#### Problem details:
Which lines in the data below contain the string "from", with uppercase and lowercase counting as different? Pull out each such line and copy it.

#### Supplied records:

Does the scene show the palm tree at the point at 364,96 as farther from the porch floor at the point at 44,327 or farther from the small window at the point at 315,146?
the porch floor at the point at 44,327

==

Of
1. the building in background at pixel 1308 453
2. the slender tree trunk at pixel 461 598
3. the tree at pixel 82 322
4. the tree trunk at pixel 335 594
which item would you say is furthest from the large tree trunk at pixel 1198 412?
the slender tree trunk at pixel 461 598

---

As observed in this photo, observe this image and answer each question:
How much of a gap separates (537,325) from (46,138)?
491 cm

#### Solution to this task:
Does the scene show the palm tree at the point at 364,96 as farther from the porch floor at the point at 44,327 or farther from the small window at the point at 315,146?
which item would you say is furthest from the large tree trunk at pixel 1198 412?
How much of a gap separates (537,325) from (46,138)?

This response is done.